## Information provided
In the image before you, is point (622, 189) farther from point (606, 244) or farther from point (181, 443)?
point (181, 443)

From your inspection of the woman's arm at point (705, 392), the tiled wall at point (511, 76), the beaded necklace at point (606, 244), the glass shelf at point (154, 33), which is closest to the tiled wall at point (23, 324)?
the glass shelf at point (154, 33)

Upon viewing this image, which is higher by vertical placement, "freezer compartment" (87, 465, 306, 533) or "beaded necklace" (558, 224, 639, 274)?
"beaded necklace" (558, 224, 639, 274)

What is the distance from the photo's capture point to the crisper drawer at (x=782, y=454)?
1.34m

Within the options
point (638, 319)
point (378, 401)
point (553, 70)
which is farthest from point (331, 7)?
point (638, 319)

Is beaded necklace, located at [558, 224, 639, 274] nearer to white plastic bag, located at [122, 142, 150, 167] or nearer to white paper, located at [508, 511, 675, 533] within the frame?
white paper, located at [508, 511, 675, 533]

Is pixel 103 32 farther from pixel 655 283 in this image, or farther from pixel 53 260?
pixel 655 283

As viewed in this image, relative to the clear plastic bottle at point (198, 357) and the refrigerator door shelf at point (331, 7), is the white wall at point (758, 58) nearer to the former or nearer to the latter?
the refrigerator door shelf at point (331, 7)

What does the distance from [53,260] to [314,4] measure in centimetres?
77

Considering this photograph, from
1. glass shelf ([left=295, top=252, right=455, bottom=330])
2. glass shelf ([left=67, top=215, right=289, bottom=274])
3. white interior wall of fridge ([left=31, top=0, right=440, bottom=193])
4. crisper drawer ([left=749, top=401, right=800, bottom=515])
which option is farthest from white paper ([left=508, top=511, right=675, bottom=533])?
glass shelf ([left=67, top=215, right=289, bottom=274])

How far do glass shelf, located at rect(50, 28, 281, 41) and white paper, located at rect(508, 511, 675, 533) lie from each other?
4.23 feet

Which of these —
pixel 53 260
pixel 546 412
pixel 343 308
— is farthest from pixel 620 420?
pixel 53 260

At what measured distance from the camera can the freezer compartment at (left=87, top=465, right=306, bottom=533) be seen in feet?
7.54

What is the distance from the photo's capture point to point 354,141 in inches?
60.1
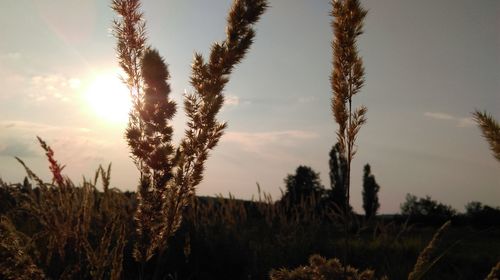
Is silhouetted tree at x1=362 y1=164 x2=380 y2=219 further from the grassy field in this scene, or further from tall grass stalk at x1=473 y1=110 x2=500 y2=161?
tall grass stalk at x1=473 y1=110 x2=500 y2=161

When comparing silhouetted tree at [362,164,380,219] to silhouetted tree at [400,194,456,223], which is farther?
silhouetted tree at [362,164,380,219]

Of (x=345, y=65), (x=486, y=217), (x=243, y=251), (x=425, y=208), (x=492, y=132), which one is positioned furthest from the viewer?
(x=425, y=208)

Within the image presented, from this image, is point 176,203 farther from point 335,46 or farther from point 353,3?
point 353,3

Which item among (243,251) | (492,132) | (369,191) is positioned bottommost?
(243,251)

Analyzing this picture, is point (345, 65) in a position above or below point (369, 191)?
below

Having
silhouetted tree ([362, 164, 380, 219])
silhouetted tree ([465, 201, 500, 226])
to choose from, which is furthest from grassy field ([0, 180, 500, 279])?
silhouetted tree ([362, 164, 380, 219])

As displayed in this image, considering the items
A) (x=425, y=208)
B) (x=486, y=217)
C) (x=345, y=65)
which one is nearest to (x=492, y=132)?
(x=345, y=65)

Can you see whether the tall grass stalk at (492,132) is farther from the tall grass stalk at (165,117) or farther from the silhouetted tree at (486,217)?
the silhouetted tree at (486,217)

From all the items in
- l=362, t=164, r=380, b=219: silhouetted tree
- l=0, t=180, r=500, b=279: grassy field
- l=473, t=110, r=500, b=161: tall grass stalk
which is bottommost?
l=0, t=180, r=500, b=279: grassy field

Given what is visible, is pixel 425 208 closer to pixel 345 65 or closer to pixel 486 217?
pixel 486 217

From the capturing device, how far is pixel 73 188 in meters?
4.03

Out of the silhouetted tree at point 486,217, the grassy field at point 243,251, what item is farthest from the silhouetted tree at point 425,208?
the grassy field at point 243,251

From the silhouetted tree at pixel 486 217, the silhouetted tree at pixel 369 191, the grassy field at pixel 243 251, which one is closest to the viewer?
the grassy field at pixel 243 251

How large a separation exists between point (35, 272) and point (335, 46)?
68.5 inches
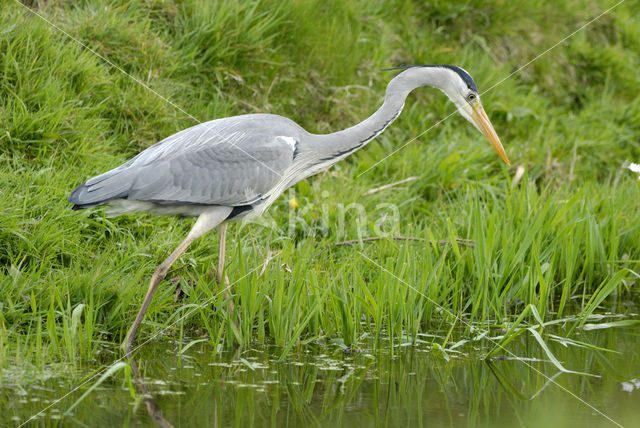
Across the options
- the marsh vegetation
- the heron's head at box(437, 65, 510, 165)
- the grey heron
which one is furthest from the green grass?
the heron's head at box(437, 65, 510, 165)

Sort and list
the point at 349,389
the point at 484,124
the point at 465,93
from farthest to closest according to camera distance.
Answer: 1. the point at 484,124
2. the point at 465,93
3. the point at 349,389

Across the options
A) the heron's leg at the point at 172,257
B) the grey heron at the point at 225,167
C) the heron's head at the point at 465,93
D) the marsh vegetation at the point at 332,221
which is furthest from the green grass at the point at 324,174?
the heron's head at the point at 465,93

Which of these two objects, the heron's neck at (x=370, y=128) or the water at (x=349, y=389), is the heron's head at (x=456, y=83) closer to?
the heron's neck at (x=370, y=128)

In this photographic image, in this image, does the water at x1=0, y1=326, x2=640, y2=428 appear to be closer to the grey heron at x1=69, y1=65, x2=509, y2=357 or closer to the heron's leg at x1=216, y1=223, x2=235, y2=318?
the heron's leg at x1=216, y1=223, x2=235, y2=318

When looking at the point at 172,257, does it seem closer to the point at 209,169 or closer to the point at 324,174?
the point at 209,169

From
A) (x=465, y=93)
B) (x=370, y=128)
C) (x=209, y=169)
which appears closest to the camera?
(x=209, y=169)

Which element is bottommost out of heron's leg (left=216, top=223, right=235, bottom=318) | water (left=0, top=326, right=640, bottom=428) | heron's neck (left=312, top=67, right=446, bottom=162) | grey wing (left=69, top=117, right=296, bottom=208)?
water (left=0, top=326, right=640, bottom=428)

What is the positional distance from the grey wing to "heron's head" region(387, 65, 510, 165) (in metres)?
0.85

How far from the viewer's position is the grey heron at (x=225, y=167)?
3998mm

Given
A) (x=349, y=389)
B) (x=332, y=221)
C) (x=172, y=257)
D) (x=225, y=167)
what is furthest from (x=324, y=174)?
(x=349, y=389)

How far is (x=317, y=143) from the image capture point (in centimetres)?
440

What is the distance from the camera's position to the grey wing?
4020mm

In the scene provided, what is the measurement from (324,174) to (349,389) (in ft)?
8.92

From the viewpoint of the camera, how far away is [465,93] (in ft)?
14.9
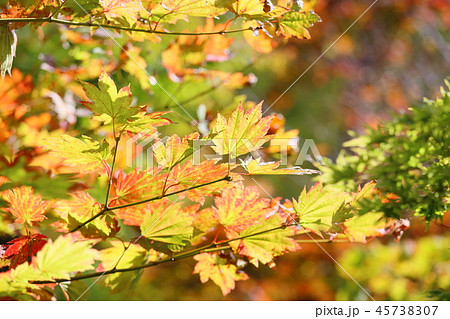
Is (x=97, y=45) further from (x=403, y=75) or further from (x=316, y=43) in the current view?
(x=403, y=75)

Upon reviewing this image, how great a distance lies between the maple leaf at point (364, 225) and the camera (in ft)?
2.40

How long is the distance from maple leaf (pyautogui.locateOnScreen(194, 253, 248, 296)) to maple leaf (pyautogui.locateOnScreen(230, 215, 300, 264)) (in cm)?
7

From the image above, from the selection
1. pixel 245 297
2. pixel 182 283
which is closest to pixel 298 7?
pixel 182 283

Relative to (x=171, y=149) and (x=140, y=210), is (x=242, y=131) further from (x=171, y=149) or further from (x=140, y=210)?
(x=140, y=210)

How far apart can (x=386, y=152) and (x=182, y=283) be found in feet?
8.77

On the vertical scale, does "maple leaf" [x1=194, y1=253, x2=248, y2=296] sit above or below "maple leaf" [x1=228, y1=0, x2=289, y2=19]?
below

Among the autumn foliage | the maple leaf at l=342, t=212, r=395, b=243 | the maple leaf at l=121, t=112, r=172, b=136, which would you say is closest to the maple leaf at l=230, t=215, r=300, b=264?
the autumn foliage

==

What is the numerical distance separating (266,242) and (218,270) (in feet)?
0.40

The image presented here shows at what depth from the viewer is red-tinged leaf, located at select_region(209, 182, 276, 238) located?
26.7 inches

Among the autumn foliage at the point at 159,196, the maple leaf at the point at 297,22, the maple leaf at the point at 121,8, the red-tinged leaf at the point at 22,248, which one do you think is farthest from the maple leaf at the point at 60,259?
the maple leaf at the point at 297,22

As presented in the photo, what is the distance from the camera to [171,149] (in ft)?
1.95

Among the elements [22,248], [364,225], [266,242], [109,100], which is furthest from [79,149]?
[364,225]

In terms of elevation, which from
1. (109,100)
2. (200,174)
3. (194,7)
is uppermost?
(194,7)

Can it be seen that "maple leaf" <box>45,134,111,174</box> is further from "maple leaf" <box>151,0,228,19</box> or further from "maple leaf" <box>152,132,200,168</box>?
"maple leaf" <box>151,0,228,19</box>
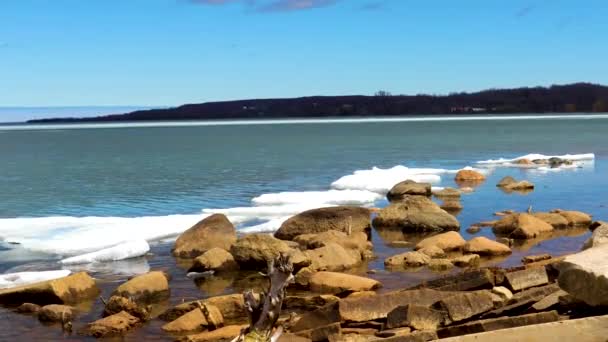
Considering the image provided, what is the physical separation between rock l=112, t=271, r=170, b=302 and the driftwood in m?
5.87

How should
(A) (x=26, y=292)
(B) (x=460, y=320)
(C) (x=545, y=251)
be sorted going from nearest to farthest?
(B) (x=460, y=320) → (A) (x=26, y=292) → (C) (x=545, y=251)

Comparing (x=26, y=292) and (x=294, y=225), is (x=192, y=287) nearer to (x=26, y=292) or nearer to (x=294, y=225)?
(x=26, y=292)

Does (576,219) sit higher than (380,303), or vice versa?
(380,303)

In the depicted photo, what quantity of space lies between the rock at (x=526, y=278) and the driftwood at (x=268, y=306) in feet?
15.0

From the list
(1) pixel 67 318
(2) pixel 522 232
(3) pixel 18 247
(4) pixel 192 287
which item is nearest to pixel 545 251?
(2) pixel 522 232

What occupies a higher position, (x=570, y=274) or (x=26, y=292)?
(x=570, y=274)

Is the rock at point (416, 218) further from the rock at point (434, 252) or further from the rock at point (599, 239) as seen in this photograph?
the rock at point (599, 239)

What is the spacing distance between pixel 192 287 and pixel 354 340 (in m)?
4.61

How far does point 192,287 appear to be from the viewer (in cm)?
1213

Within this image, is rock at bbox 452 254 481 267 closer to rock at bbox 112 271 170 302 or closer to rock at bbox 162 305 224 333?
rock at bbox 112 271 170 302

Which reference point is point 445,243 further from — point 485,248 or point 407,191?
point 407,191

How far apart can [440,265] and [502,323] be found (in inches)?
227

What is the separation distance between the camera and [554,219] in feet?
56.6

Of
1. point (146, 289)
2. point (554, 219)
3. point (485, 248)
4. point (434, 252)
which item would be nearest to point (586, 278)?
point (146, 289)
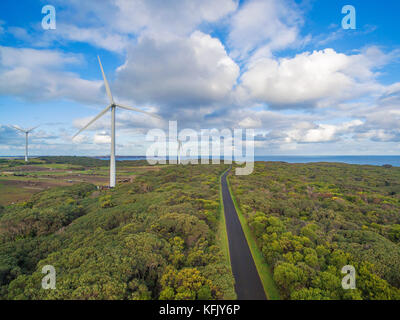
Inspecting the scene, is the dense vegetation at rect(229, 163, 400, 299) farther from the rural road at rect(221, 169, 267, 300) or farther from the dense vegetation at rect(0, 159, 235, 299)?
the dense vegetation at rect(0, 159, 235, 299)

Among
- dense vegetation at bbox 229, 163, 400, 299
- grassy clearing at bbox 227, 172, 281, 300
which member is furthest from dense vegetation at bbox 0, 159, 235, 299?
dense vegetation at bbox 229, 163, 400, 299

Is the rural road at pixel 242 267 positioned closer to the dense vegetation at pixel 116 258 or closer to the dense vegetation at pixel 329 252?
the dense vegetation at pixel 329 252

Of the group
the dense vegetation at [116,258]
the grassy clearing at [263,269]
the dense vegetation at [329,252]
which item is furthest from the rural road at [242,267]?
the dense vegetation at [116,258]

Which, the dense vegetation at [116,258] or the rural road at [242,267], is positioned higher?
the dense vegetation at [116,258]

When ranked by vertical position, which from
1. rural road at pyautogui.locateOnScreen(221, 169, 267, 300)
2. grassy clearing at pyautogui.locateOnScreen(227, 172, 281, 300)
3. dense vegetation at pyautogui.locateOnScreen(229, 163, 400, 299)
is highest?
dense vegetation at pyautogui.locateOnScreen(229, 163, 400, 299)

## Exercise description
Copy out each line of the records above that contains the word "white". Case counts, so match capitalization precisely.

## Answer to this problem
Is beaded necklace, located at [558, 224, 639, 274] nearer to white plastic bag, located at [122, 142, 150, 167] or nearer to white paper, located at [508, 511, 675, 533] within the frame?
white paper, located at [508, 511, 675, 533]
As viewed in this image, relative to the clear plastic bottle at point (198, 357) and the refrigerator door shelf at point (331, 7), is the white wall at point (758, 58) nearer to the former or nearer to the latter?
3. white interior wall of fridge ([left=31, top=0, right=440, bottom=193])
which option is farthest from white paper ([left=508, top=511, right=675, bottom=533])?
How far do glass shelf, located at rect(50, 28, 281, 41) and white paper, located at rect(508, 511, 675, 533) lie from each other?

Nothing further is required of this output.